## Exercise inputs
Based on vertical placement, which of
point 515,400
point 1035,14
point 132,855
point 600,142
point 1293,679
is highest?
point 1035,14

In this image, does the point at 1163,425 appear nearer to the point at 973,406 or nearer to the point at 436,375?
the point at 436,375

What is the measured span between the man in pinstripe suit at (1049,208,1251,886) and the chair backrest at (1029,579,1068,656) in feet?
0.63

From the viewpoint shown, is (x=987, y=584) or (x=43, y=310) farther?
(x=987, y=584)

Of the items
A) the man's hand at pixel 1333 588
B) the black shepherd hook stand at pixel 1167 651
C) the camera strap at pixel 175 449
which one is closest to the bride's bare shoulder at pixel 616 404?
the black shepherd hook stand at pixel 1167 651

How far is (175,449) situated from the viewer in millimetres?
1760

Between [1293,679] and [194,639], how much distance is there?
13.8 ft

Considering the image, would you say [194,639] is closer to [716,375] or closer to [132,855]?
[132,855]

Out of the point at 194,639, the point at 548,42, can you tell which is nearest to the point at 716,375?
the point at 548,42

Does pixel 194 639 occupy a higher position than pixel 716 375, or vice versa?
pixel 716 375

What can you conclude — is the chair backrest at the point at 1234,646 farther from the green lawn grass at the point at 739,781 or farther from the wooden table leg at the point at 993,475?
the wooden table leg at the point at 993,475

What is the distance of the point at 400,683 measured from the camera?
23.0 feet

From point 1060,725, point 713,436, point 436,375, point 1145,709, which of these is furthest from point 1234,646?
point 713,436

## Aim
Only those lines running from the one containing "How far is (175,449)" through the last line of the data above are to be copied, exactly, with both ends included.

## Exercise output
How far is (175,449) situated from the viewer in millimetres?
1760

Between [1293,679] and [194,639], how much distance is there?
13.8 ft

Considering the image, would you say [194,639] is closer to [716,375] or closer to [132,855]?
[132,855]

Out of the point at 194,639, the point at 548,42, can you tell which is nearest to the point at 716,375?
the point at 548,42

Does pixel 194 639 occupy a higher position than pixel 716 375, or vice versa?
pixel 716 375

What can you conclude — is the chair backrest at the point at 1234,646 farther from the green lawn grass at the point at 739,781 or farther from the wooden table leg at the point at 993,475?
the wooden table leg at the point at 993,475

What is the distance of the point at 400,683 measured from the camera?
23.0 feet

From point 1060,725, point 713,436, point 436,375, point 1145,709, which of these is furthest from point 1234,646?
point 713,436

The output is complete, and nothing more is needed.